There’s quite a few options these days, one could even say that the scene is a bit overcrowded. But that is good, and gives the public more options and styles.
There’s the techs that we can call Polaroid trained, and those that have self taught the art of repairs.
Also some are trying to “industrialize” the process to very high standards, and those that are just enthusiasts that love what they do. They work for the love of the game.
I would definitely consider the location of the repair shop, I mean shipping from EU to US or back, or from either to Australia might not be worth the hassle or the cost in duties and taxes. Also consider that you might have to send it back, doubling the cost. Happened to me.
Just check your fellow photographers, ask around, double check what people say, and go for it. I would to hear about your experiences and recommendations.
documentation and know how
technicians and companies are eager to protect their techniques. I find justified these kind of attitude but only up to a point.
I myself have been collection all sorts of technical information and repair information about the SX70 and I can say that it’s sometimes overwhelming, sometimes useful, sometimes useless: many times Polaroid just wanted to swap parts, upgrade to more reliable parts and things like that. You can see that they were continuously upgrading the product, sometimes to make it better, sometimes to make it cheaper to manufacture.
But documentation doesn’t belong to any one shop.
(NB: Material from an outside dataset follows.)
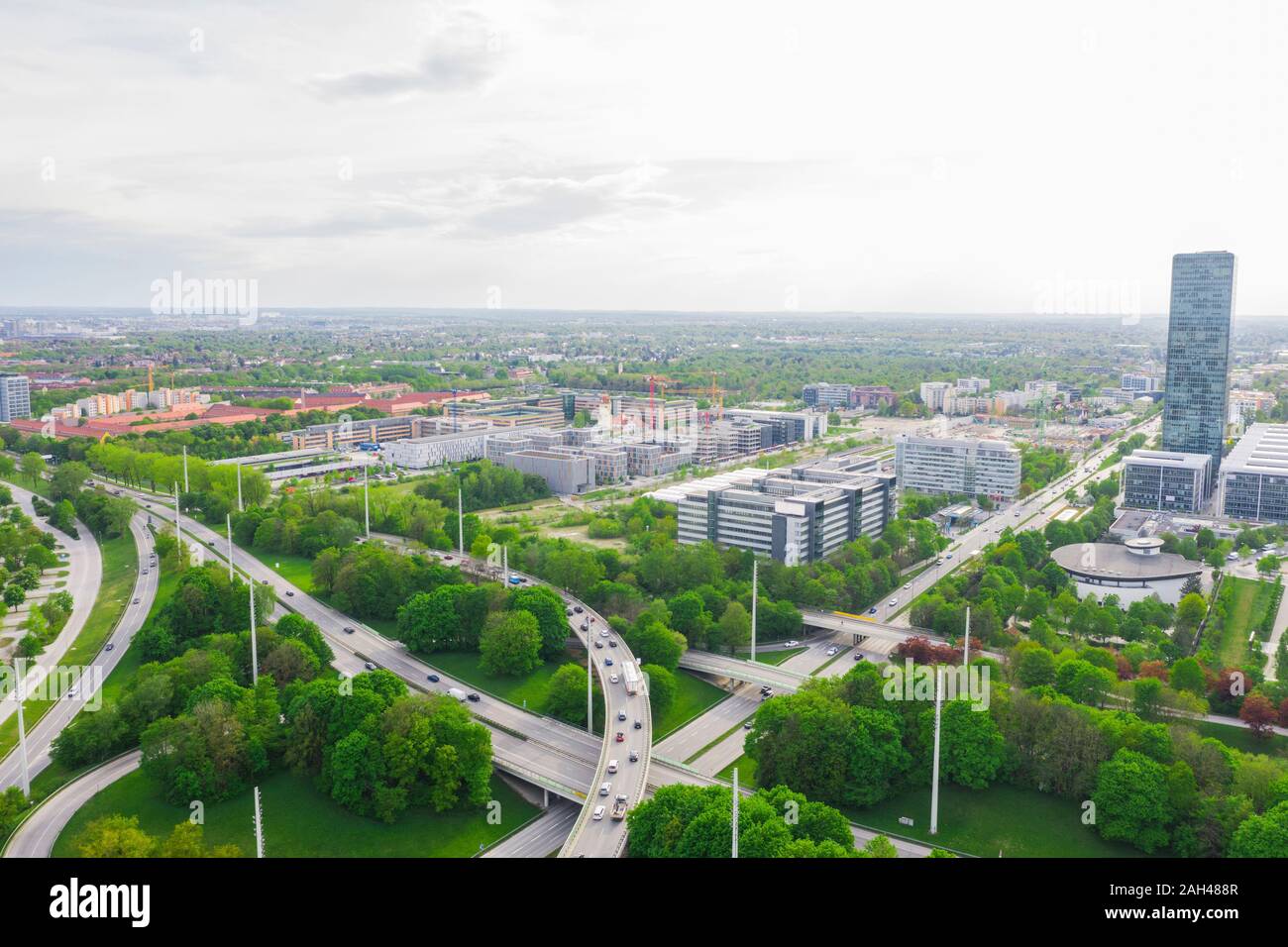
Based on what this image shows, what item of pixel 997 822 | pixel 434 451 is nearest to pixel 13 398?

Trust your gut, ask around, keep in mind that some experts were on something else just a year ago, and some have been doing this for more than ten years. If you are not confortable with the small one man operation by all means go for the big guys, they are always a good option and may add some goodies like an unboxing experience.
I cannot recommend any one of them and I recommend them all.
Ideally you want a 600 conversion but still be able to go back to SX70 film, but unfortunately these switches are difficult to install and few outlets install them. My new ECM2 main PCB will be a good option for upgrades: you have a reliable electronics, the possibility of ISO change without dongle or switch and, of course the possibility to add the Command Module or Time Machine at a later time. All this without a major increase in cost. Actually it is my opinion that having to meddle with old electronics, or reconstructing them in a new PCB might be more time consuming and expensive.
And of course you can select different features and calibration with a cheap USB adapter.
As a bonus ECM2 boards can drive an electronic flash without FFA chip, or handle most kinds of FFAs.
The SX70 scene is in a really sweet spot, that, unfortunately, is driving the price of second hand and refurbished cameras to the roof.